# Required work:
Revise the material below by changing "orange sash" to "orange ribbon" wherever it occurs, and leave everything else as it is.

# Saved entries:
•••

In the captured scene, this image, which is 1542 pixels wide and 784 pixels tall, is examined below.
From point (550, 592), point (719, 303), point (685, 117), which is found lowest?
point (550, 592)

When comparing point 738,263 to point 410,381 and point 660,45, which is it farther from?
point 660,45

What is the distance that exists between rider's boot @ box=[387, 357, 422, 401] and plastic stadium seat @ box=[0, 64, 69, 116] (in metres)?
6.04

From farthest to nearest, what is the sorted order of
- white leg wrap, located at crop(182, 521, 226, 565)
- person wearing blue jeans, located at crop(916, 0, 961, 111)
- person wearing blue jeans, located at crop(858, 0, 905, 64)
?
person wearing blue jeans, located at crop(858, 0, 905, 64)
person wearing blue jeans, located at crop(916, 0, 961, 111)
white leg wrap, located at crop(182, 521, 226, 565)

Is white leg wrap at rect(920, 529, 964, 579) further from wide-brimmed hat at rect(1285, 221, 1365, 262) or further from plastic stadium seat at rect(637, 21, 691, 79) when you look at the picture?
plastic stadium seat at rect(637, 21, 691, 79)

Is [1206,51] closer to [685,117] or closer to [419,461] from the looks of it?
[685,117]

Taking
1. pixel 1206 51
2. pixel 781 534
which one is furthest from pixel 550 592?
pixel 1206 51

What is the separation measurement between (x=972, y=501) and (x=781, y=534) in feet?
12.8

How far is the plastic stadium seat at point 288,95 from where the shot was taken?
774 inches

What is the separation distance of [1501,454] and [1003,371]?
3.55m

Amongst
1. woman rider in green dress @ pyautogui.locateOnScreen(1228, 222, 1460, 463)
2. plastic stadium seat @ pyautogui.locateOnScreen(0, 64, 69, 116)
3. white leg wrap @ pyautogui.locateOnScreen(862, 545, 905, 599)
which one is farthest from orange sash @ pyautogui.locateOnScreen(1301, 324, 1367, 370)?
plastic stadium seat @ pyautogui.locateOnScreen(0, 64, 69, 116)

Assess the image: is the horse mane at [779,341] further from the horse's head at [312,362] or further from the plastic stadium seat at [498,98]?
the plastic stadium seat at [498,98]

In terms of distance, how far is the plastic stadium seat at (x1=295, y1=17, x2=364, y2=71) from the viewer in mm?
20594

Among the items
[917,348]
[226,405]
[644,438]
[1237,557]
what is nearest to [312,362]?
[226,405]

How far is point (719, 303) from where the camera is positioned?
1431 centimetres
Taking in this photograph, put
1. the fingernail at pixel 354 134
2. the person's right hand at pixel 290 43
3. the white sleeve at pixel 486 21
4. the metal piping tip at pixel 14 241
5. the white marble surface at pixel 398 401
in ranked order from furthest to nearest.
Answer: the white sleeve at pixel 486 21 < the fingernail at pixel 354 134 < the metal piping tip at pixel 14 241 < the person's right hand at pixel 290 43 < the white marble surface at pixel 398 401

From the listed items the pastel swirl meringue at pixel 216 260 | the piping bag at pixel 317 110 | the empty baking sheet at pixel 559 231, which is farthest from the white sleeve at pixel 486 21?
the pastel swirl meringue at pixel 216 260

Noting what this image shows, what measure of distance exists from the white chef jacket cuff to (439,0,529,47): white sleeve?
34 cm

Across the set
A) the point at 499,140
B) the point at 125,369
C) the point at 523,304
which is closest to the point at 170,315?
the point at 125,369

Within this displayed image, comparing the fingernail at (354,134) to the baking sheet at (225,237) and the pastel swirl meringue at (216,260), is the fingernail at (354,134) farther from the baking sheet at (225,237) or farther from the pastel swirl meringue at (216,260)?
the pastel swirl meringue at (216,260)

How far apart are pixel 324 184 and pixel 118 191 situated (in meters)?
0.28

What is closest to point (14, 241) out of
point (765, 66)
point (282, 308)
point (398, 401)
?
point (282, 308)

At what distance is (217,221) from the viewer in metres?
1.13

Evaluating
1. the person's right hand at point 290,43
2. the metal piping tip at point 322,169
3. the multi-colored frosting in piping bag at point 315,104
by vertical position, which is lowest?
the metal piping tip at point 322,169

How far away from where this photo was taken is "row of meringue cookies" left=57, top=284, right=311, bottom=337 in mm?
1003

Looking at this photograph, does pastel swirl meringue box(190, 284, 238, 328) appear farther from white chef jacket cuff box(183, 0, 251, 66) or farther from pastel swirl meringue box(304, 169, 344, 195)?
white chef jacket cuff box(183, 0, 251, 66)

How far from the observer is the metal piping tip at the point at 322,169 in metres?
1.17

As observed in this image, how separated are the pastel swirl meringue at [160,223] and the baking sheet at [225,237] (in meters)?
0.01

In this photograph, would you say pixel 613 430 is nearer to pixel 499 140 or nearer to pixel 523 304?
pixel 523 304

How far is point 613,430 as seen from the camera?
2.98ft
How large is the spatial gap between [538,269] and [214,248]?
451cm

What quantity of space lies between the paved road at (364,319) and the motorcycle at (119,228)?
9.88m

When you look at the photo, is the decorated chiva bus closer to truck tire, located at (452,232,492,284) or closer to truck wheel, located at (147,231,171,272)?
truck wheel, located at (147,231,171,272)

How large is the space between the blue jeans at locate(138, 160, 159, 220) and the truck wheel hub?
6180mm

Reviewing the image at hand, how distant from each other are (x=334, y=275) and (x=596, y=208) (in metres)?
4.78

•••

# Output for this exercise:
In the captured scene, this image, which is 1542 pixels wide and 784 pixels tall, is examined below.
From point (550, 592), point (719, 303), point (685, 117), which is found lowest?
point (550, 592)

When comparing point 738,263 to point 410,381 and point 660,45, which is it farther from?
point 660,45

What is the distance that exists between rider's boot @ box=[387, 357, 422, 401] and plastic stadium seat @ box=[0, 64, 69, 116] (in metres)?
6.04

From farthest to nearest, what is the sorted order of
- white leg wrap, located at crop(182, 521, 226, 565)
- person wearing blue jeans, located at crop(916, 0, 961, 111)
- person wearing blue jeans, located at crop(858, 0, 905, 64)
?
person wearing blue jeans, located at crop(858, 0, 905, 64)
person wearing blue jeans, located at crop(916, 0, 961, 111)
white leg wrap, located at crop(182, 521, 226, 565)

Is white leg wrap at rect(920, 529, 964, 579) further from wide-brimmed hat at rect(1285, 221, 1365, 262) or further from plastic stadium seat at rect(637, 21, 691, 79) when you look at the picture?
plastic stadium seat at rect(637, 21, 691, 79)

Is [1206,51] closer to [685,117] or closer to [419,461] from the looks of it?
[685,117]

Taking
1. pixel 1206 51
2. pixel 781 534
which one is furthest from pixel 550 592?
pixel 1206 51

What is the separation measurement between (x=972, y=501) and (x=781, y=534) in feet?
12.8

How far is the plastic stadium seat at point 288,95 from where the shot was taken?
774 inches

What is the separation distance of [1501,454] and [1003,371]?
3.55m

Amongst
1. woman rider in green dress @ pyautogui.locateOnScreen(1228, 222, 1460, 463)
2. plastic stadium seat @ pyautogui.locateOnScreen(0, 64, 69, 116)
3. white leg wrap @ pyautogui.locateOnScreen(862, 545, 905, 599)
which one is farthest from orange ribbon @ pyautogui.locateOnScreen(1301, 324, 1367, 370)?
plastic stadium seat @ pyautogui.locateOnScreen(0, 64, 69, 116)

Assess the image: is the horse mane at [779,341] further from the horse's head at [312,362] or further from the plastic stadium seat at [498,98]?
the plastic stadium seat at [498,98]

In terms of distance, how far is the plastic stadium seat at (x1=295, y1=17, x2=364, y2=71) from the viewer in mm?
20594

Among the items
[917,348]
[226,405]
[644,438]
[1237,557]
what is nearest to [312,362]?
[226,405]

How far is point (719, 303) from where the camera is positioned?
1431 centimetres
Taking in this photograph, put
1. the fingernail at pixel 354 134
2. the person's right hand at pixel 290 43
3. the white sleeve at pixel 486 21
4. the metal piping tip at pixel 14 241
5. the white marble surface at pixel 398 401
in ranked order from furthest to nearest.
Answer: the white sleeve at pixel 486 21 < the fingernail at pixel 354 134 < the metal piping tip at pixel 14 241 < the person's right hand at pixel 290 43 < the white marble surface at pixel 398 401

From the listed items the pastel swirl meringue at pixel 216 260 | the piping bag at pixel 317 110 | the empty baking sheet at pixel 559 231, which is farthest from the white sleeve at pixel 486 21?
the pastel swirl meringue at pixel 216 260

Noting what this image shows, what measure of distance exists from the white chef jacket cuff to (439,0,529,47): white sleeve?
34 cm

Across the set
A) the point at 499,140
B) the point at 125,369
C) the point at 523,304
which is closest to the point at 170,315?
the point at 125,369

Within this displayed image, comparing the fingernail at (354,134) to the baking sheet at (225,237) and the pastel swirl meringue at (216,260), is the fingernail at (354,134) farther from the baking sheet at (225,237) or farther from the pastel swirl meringue at (216,260)?
the pastel swirl meringue at (216,260)

How far apart are pixel 324 184 and pixel 118 191 situated (in meters)?
0.28

What is closest to point (14, 241) out of
point (765, 66)
point (282, 308)
point (398, 401)
?
point (282, 308)

At what distance is (217,221) from the viewer in metres?
1.13

Evaluating
1. the person's right hand at point 290,43
2. the metal piping tip at point 322,169
3. the multi-colored frosting in piping bag at point 315,104
by vertical position, which is lowest?
the metal piping tip at point 322,169

How far away from where this photo was taken is "row of meringue cookies" left=57, top=284, right=311, bottom=337 in mm?
1003

Looking at this photograph, does pastel swirl meringue box(190, 284, 238, 328) appear farther from white chef jacket cuff box(183, 0, 251, 66) or farther from pastel swirl meringue box(304, 169, 344, 195)?
white chef jacket cuff box(183, 0, 251, 66)

How far from the observer is the metal piping tip at the point at 322,169 in metres?
1.17

As observed in this image, how separated are the pastel swirl meringue at [160,223] and the baking sheet at [225,237] (in meters)?
0.01

In this photograph, would you say pixel 613 430 is nearer to pixel 499 140 or nearer to pixel 523 304?
pixel 523 304

How far is point 613,430 as seen from the camera?
2.98ft
How large is the spatial gap between [538,269] and [214,248]?
451cm

What quantity of space lies between the paved road at (364,319) and the motorcycle at (119,228)?
9.88m

When you look at the photo, is the decorated chiva bus closer to truck tire, located at (452,232,492,284) or closer to truck wheel, located at (147,231,171,272)?
truck wheel, located at (147,231,171,272)

How large is the space between the blue jeans at locate(138, 160, 159, 220) and the truck wheel hub?
6180mm

Reviewing the image at hand, how distant from each other are (x=334, y=275) and (x=596, y=208) (in metres)?
4.78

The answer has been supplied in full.